Life Sciences

Infusion reimbursement drop would shift Medicare patients to hospitals

Medicare & Reimbursement Advisor Weekly, July 15, 2009

by Bryan Cote

If Medicare has its way, it will eliminate all the gains achieved several years ago in infusion reimbursement for physician offices. The infusion codes were revised a few years ago to help offset average sales price (ASP) reimbursement, but it appears they would take a hit due to redistribution of practice expenses based on the AMA’s supplemental physician survey. Using the chart below, you can see that reimbursement for infusing chemotherapy for the first hour would drop 39.7%; other biologics would drop significantly in 2010 as well, likely redirecting at least some portion of Medicare beneficiaries to the hospital setting, says Joel Brill, MD. This could have a ripple effect in further straining hospital formularies, reducing access, and creating higher plan costs. This is an “if” scenario since the reimbursement rates here are proposed. A final fee schedule is due in November.

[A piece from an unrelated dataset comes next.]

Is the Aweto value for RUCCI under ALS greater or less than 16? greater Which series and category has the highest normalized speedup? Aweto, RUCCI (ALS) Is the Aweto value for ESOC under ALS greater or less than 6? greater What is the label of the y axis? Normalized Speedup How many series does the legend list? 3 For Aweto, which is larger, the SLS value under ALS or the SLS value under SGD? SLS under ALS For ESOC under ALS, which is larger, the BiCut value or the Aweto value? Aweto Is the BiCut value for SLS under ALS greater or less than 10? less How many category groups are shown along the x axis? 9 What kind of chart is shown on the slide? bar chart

The use of orals and injectables could, in theory, benefit in a lower infusion reimbursement market. As we’ve reported, the effect of a shift of Medicare beneficiaries to hospitals produces tighter margins and indirectly affects pharmacy and medical spend, says Faye Satterly, director of Martha Jefferson Hospital’s cancer center in Charlottesville, VA. The changes in physician office infusion reimbursement would hit at the same time as a drop in hospital reimbursement to ASP+4%.

In the wake of the 2003 Medicare reimbursement changes, we studied the potential impact in our report, What If Cancer Care Shifts to the Hospital Outpatient Setting? Our conclusions could be helpful in understanding the effects these changes may have on access and quality of care: Thirty-eight percent of 302 responding physicians said it would help to have drugs that allowed more infusions per hour, and 78% of 54 hospitals surveyed said they would consider being more aggressive in urging physicians to select “cheaper drugs” for infusions, based on tightening margins.